Syntax highlighting engines: clean tex output

The vim module uses the vim editor to syntax highlight code snippets in ConTeXt. I thought that it should be straight forward to support other syntax highlighting engines: source-highlight, pygments, HsColor, etc. Unfortunately, that is not the case. None of these syntax highlighting engines were written with reuse in mind.

For example, consider a simple tex file:

\definestartstop[important]
                [color=red,
                 style=\italic]
\starttext
This is an \important{important} text
\stoptext

Lets compare the tex file generated by various syntax highlighters:

source-highlight -f latex gives

% Generator: GNU source-highlight, by Lorenzo Bettini, http://www.gnu.org/software/src-highlite
\noindent
\mbox{}\textbf{\textcolor{Blue}{\textbackslash{}definestartstop}}\textcolor{Purple}{[important]} \\

\mbox{}\ \ \ \ \ \ \ \ \ \ \ \ \ \ \ \ [color=red, \\

\mbox{}\ \ \ \ \ \ \ \ \ \ \ \ \ \ \ \ \ style=\textbf{\textcolor{Blue}{\textbackslash{}italic}}] \\

\mbox{}\textbf{\textcolor{Blue}{\textbackslash{}starttext}} \\

\mbox{}This\ is\ an\ \textbf{\textcolor{Blue}{\textbackslash{}important}}\textcolor{ForestGreen}{\{important\}}\ text \\

\mbox{}\textbf{\textcolor{Blue}{\textbackslash{}stoptext}} \\

\mbox{}

pygmentize -f latex gives

\begin{Verbatim}[commandchars=\\
\{\}]
\PY{k}{\PYZbs{}definestartstop}\PY{n+na}{[important]}
                [color=red,
                 style=\PY{k}{\PYZbs{}italic}]
\PY{k}{\PYZbs{}starttext}
This is an \PY{k}{\PYZbs{}important}\PY{n+nb}{\PYZob{}}important\PY{n+nb}{\PYZcb{}} text
\PY{k}{\PYZbs{}stoptext}
\end{Verbatim}

HsColor-latex -partial gives

\textcolor{red}{$\backslash$}{\rm{}definestartstop}\textcolor{red}{[}{\rm{}important}\textcolor{red}{]}\\
\hsspace \hsspace \hsspace \hsspace \hsspace \hsspace \hsspace \hsspace \hsspace \hsspace \hsspace \hsspace \hsspace \hsspace \hsspace \hsspace \textcolor{red}{[}{\rm{}color}\textcolor{red}{=}{\rm{}red}\textcolor{cyan}{,}\\
\hsspace \hsspace \hsspace \hsspace \hsspace \hsspace \hsspace \hsspace \hsspace \hsspace \hsspace \hsspace \hsspace \hsspace \hsspace \hsspace \hsspace {\rm{}style}\textcolor{cyan}{=$\backslash$}{\rm{}italic}\textcolor{red}{]}\\
\textcolor{red}{$\backslash$}{\rm{}starttext}\\
{\rm{}This}\hsspace {\rm{}is}\hsspace {\rm{}an}\hsspace \textcolor{red}{$\backslash$}{\rm{}important}\textcolor{cyan}{\{}{\rm{}important}\textcolor{cyan}{\}}\hsspace {\rm{}text}\\
\textcolor{red}{$\backslash$}{\rm{}stoptext}\\

HsColor and source-highlight use explicit LaTeX commands for spacing and formatting. Ouch! Pygments uses logical markup, but with cryptic command names. But, from the point of view of using pygments output in ConTeXt, the \begin{Verbatim} and \end{Verbatim} are show stopper. (OK, not really. It can be bypassed with some effort).

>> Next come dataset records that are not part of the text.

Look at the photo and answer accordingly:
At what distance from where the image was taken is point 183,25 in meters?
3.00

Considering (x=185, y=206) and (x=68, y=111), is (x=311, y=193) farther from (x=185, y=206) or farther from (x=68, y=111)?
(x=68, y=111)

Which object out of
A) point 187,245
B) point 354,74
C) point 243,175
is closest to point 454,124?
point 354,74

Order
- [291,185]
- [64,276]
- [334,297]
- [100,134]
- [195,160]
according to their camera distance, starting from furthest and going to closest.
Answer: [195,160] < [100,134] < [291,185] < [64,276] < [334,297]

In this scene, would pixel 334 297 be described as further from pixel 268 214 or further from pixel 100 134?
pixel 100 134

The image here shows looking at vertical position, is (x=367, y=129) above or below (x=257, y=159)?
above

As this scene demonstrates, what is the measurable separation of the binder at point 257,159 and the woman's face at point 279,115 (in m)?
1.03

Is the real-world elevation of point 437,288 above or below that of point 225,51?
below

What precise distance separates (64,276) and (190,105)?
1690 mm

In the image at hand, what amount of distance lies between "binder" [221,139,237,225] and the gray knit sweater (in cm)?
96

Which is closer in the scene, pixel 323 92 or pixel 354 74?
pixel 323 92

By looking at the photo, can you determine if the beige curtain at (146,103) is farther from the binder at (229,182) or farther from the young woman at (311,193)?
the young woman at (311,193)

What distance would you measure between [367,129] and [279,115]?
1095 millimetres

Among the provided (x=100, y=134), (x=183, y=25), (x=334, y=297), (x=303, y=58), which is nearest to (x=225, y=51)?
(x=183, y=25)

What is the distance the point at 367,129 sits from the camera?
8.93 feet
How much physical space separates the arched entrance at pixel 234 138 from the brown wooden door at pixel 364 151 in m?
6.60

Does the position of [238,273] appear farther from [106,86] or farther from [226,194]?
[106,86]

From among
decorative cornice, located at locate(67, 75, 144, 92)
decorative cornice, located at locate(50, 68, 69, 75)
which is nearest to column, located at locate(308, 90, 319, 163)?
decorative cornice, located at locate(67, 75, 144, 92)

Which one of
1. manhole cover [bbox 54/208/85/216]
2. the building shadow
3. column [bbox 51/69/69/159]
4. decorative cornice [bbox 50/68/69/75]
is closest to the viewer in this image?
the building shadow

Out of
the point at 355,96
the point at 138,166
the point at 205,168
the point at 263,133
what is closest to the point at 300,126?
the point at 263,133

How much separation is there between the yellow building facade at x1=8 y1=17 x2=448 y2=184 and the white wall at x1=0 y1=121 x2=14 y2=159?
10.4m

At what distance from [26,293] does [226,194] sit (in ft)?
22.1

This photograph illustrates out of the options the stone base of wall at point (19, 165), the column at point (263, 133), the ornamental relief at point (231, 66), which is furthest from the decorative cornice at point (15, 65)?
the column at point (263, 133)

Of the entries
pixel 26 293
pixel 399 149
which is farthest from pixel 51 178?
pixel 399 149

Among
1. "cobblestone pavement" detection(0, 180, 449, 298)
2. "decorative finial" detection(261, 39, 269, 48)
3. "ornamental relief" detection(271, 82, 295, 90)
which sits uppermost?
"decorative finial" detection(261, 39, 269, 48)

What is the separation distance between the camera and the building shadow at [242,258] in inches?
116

Based on my experience, I decided to clean up the output generated by 2context.vim:

\SYN[Identifier]{\\definestartstop}[important]
                [color=red,
                 style=\SYN[Identifier]{\\italic}]
\SYN[Statement]{\\starttext}
This is an \SYN[Identifier]{\\important}\{important\} text
\SYN[Statement]{\\stoptext}

I assume only four TeX commands to be defined: \\, \{, and \} for backslash, open brace, and close brace; and \SYN[...]{...} for syntax highlighting. Thus, if anyone wants to reuse 2context in plain TeX or LaTeX, or a yet to be written future macro package, they would not need to modify the output at all. I wish the other syntax highlighting programs did the same.

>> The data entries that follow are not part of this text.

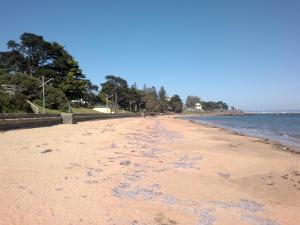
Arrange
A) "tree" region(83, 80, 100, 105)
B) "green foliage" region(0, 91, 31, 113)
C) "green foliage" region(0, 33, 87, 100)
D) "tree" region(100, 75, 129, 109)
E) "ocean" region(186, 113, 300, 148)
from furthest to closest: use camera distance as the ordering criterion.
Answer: "tree" region(100, 75, 129, 109) → "tree" region(83, 80, 100, 105) → "green foliage" region(0, 33, 87, 100) → "green foliage" region(0, 91, 31, 113) → "ocean" region(186, 113, 300, 148)

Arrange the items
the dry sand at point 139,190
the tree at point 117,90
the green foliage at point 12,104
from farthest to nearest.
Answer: the tree at point 117,90 < the green foliage at point 12,104 < the dry sand at point 139,190

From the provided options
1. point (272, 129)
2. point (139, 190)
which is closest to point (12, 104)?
point (272, 129)

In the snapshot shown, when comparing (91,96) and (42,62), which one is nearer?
(42,62)

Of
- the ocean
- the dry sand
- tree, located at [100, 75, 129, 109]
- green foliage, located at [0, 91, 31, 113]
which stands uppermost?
tree, located at [100, 75, 129, 109]

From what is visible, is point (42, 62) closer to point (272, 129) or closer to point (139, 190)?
point (272, 129)

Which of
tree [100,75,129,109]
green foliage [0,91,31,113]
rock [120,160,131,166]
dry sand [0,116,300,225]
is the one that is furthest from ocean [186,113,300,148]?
tree [100,75,129,109]

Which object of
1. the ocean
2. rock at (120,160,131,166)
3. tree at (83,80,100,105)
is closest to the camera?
rock at (120,160,131,166)

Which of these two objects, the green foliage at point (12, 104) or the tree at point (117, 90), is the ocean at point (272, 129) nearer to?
the green foliage at point (12, 104)

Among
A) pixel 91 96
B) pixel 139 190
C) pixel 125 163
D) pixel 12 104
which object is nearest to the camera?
pixel 139 190

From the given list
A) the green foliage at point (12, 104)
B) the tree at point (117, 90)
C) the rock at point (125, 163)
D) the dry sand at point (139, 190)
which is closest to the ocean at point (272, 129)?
the dry sand at point (139, 190)

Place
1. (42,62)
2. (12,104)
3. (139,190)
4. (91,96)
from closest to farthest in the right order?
1. (139,190)
2. (12,104)
3. (42,62)
4. (91,96)

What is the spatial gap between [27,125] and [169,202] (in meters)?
24.6

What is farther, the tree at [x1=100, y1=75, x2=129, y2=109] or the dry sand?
the tree at [x1=100, y1=75, x2=129, y2=109]

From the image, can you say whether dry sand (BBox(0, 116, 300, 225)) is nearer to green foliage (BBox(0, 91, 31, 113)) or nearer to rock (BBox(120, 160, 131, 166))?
rock (BBox(120, 160, 131, 166))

Can I borrow your highlighter please?

Are you one of those people who always have a highligher ready when reading a book. Miss that functionality in TeX? Don’t worry, its easy to highlight text in ConTeXt

\definebar[highlight]
          [order=background,
           rulethickness=2.5,
           offset=1.25,
           continue=yes,
           color=yellow]

And then

\highlight{word or sentences}

highlights text. This is based on the new mechanism in MkIV that is used to define underbars, overbars, and overstrike. Tweaking it a little bit gives us a highlighter, which afterall is just a fancy line (Aside: in TeX parlance, a line is called a rule. The ConTeXt mechanism that I am using is called a bar. I’ll just call them lines, ’cause that’s what they are.)

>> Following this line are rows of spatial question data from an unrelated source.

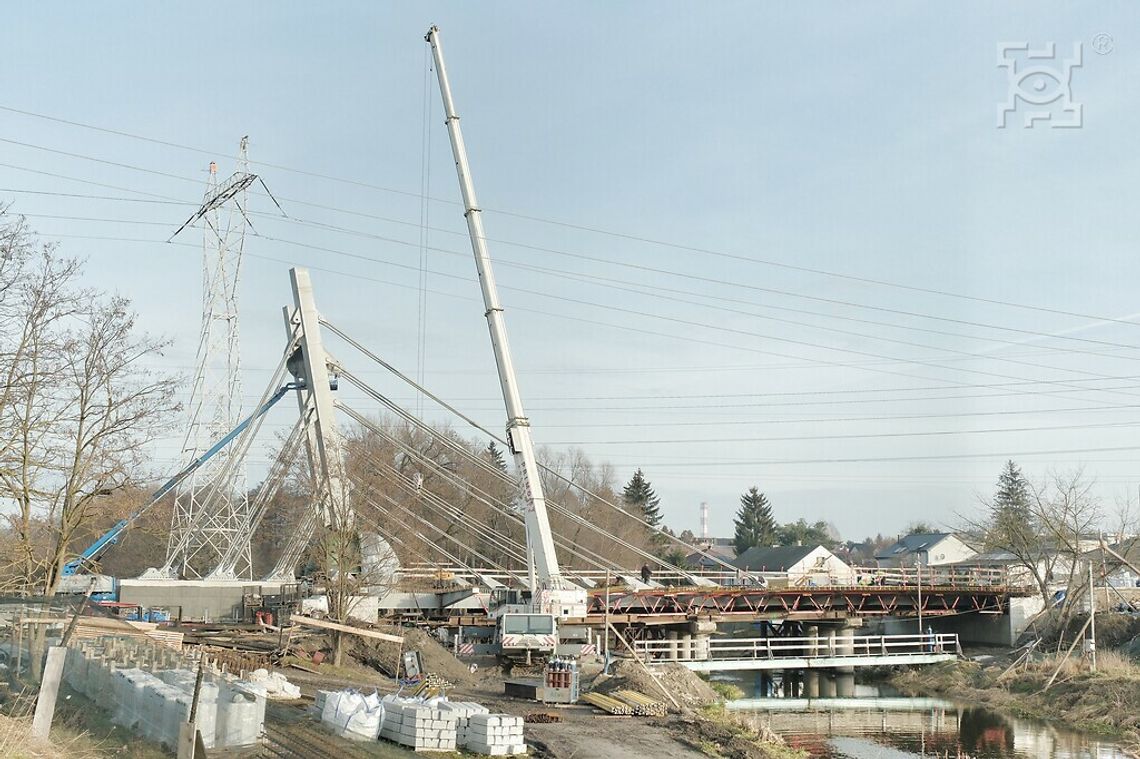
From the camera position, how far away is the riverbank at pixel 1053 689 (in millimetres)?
35969

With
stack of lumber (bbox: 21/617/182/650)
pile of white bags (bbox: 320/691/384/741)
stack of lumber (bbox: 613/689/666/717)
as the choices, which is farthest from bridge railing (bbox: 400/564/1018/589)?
stack of lumber (bbox: 21/617/182/650)

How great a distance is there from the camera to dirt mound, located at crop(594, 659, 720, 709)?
32219 mm

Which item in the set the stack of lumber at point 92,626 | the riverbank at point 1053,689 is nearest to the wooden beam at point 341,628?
the stack of lumber at point 92,626

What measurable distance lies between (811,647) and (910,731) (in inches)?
599

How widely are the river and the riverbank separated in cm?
94

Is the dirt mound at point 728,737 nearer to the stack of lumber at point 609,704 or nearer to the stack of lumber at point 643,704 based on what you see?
the stack of lumber at point 643,704

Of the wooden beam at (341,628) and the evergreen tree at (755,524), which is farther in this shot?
the evergreen tree at (755,524)

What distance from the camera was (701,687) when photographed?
3525 cm

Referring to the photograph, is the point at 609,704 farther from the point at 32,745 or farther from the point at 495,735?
the point at 32,745

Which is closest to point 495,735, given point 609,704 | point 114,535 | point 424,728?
point 424,728

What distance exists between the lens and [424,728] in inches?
843

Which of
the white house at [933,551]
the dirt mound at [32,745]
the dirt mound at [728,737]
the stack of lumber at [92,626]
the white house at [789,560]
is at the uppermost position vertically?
the white house at [933,551]

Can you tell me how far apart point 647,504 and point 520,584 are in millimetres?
64333

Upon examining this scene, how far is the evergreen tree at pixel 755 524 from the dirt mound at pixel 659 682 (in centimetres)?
10365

The option order tells whether the line should go in the foreground or the background. Obviously, I choose background. rulethickness is, well, the thickness or the rule (err. I mean line). The default units are ex and I choose the thickness to be 2.5ex (I don’t know why the units and the numerical value of thickness are specified separately). By default, the line is centered at the bottom of the line. The offset=1.25 moves it 1.25ex up, so that the line appears centered. continue=yes tells that the line should be drawn continuously. The default is continue=no which breaks the line after each work. The option color simply specifies the color.

Why do I care about such highlighting? It may be useful for presentations and such, but my interest is for a proper mechanism for universal source highlighting. The idea is that I should be able to define a source highlighting style and use any syntax highlighting program: vim, pgyments, source-highlight, HsColor, and so on. Each of these programs just mark the syntax region and leave the highlighting of the region to TeX. For a universal syntax highlighter, I can define the syntax highligting rules and just map them to output of the different programs.

Source highlighting normally involves changing font style (bold, italic, etc), changing font color, underlining, overstriking, changing backgorund color, and so on. At first I thought that I will use \framed for that: it supports all these features by default. However, \framed does not split across lines. The next choice was \textbackground which is extremely versatile: it supports all the features of \framed, and, at the same time, splits across lines and pages. But, \textbackground seemed to be an overkill. I think that \underbar mechanism is just right. It can take care of underline, overstrike, background colors; while the usual \dostartattributes is sufficient to take care of font style and color. More on this later…